*SUPPLIED DATA*:

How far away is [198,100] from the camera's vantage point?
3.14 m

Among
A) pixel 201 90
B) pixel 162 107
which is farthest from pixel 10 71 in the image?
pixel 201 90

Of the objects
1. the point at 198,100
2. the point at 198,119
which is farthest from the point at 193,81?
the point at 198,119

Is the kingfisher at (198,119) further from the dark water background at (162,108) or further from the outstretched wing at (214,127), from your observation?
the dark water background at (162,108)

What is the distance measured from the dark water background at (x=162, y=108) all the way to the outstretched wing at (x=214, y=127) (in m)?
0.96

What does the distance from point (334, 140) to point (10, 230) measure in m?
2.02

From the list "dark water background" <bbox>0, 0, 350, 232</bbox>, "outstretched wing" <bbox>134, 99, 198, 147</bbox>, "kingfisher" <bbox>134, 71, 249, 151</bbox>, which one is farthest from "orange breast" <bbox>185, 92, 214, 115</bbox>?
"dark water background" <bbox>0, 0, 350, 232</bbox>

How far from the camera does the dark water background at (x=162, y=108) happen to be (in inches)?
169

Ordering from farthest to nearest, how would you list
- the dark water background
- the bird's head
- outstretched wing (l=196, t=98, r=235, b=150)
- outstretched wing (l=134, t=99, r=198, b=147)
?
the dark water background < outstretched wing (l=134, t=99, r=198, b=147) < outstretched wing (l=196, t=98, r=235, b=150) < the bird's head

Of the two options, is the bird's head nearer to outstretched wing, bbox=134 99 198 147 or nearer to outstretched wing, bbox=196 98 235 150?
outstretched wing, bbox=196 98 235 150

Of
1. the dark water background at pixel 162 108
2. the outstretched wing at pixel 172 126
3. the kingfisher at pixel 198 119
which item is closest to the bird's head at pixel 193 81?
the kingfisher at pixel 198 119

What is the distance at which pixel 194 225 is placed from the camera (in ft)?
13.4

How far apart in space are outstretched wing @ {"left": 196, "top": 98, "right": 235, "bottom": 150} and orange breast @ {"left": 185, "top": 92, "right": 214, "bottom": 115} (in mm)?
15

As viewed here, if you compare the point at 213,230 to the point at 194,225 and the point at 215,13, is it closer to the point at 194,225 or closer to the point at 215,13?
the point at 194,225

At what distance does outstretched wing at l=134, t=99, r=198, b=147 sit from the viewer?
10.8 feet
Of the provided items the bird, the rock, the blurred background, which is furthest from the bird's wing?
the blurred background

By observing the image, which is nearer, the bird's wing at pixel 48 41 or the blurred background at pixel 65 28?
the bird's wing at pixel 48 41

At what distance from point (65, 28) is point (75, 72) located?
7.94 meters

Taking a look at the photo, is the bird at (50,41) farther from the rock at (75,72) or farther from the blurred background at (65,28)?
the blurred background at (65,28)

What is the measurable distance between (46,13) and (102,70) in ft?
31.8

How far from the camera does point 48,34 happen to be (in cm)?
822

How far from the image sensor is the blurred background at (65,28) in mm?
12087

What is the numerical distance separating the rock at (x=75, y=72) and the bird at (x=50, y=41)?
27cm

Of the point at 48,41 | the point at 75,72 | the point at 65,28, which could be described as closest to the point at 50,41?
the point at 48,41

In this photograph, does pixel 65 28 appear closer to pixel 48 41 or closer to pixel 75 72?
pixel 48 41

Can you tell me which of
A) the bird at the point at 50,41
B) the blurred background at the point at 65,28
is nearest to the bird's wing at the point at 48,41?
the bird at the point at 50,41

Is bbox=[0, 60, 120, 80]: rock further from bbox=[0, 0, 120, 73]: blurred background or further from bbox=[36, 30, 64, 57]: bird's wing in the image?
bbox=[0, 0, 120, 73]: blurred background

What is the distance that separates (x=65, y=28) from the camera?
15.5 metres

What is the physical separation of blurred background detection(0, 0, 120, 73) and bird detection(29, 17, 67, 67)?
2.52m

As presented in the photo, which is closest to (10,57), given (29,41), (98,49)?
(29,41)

*PROBLEM STATEMENT*: Please write out all of the items above again, substituting "chest patch" for every occurrence of "orange breast" and leaving everything else unchanged.

*EXPECTED ANSWER*:
How far away is [198,100] from the camera's vantage point?
3.14 m

Among
A) pixel 201 90
B) pixel 162 107
which is farthest from pixel 10 71 in the image?
pixel 201 90

Of the objects
1. the point at 198,100
2. the point at 198,119
which is farthest from the point at 193,81?
the point at 198,119

Is the kingfisher at (198,119) further from the dark water background at (162,108) or further from the outstretched wing at (214,127), from your observation?
the dark water background at (162,108)

What is the distance measured from the dark water background at (x=162, y=108) all the way to the outstretched wing at (x=214, y=127) (in m)?
0.96

What does the distance from point (334, 140) to point (10, 230) measure in m?
2.02

From the list "dark water background" <bbox>0, 0, 350, 232</bbox>, "outstretched wing" <bbox>134, 99, 198, 147</bbox>, "kingfisher" <bbox>134, 71, 249, 151</bbox>, which one is farthest from "chest patch" <bbox>185, 92, 214, 115</bbox>?
"dark water background" <bbox>0, 0, 350, 232</bbox>

How far from the camera does the dark water background at (x=162, y=108) happen to be (in inches)?
169

Ordering from farthest to nearest, how would you list
- the dark water background
- the bird's head
- outstretched wing (l=196, t=98, r=235, b=150)
- outstretched wing (l=134, t=99, r=198, b=147)
?
the dark water background < outstretched wing (l=134, t=99, r=198, b=147) < outstretched wing (l=196, t=98, r=235, b=150) < the bird's head

Of the two options, is the bird's head nearer to outstretched wing, bbox=134 99 198 147 or nearer to outstretched wing, bbox=196 98 235 150?
outstretched wing, bbox=196 98 235 150

Of
1. the dark water background at pixel 162 108
2. the outstretched wing at pixel 172 126
3. the kingfisher at pixel 198 119
which item is closest to the bird's head at pixel 193 81?
the kingfisher at pixel 198 119

What is the distance at which pixel 194 225 is placed from the camera (in ft)?
13.4

How far apart in space are outstretched wing @ {"left": 196, "top": 98, "right": 235, "bottom": 150} and chest patch @ {"left": 185, "top": 92, "right": 214, "bottom": 115} (in mm)?
15

As viewed here, if you compare the point at 213,230 to the point at 194,225 and the point at 215,13, is it closer to the point at 194,225 or closer to the point at 215,13?
the point at 194,225

At what distance does outstretched wing at l=134, t=99, r=198, b=147 sit from the viewer?
10.8 feet
Of the provided items the bird, the rock, the blurred background, which is furthest from the bird's wing?
the blurred background

By observing the image, which is nearer, the bird's wing at pixel 48 41 or the blurred background at pixel 65 28?
the bird's wing at pixel 48 41

At what distance from point (65, 28) is point (75, 72) located?
7.94 meters

Taking a look at the photo, is the bird at (50,41) farther from the rock at (75,72) or farther from the blurred background at (65,28)?
the blurred background at (65,28)

What is the measurable distance between (46,13) and (102,70) in ft?
31.8

How far from the camera does point 48,34 happen to be (in cm)?
822

How far from the image sensor is the blurred background at (65,28) in mm?
12087

What is the numerical distance separating the rock at (x=75, y=72) and the bird at (x=50, y=41)?
27cm

Of the point at 48,41 | the point at 75,72 | the point at 65,28, which could be described as closest to the point at 50,41?
the point at 48,41

In this photograph, does pixel 65 28 appear closer to pixel 48 41 or closer to pixel 75 72?
pixel 48 41

Can you tell me which of
A) the bird at the point at 50,41
B) the blurred background at the point at 65,28
is nearest to the bird's wing at the point at 48,41?
the bird at the point at 50,41

Is bbox=[0, 60, 120, 80]: rock further from bbox=[0, 0, 120, 73]: blurred background or further from bbox=[36, 30, 64, 57]: bird's wing in the image?
bbox=[0, 0, 120, 73]: blurred background

What is the distance that separates (x=65, y=28) from the camera?
15.5 metres

What is the physical separation of blurred background detection(0, 0, 120, 73) and bird detection(29, 17, 67, 67)?
2.52m

As presented in the photo, which is closest to (10,57), given (29,41), (98,49)?
(29,41)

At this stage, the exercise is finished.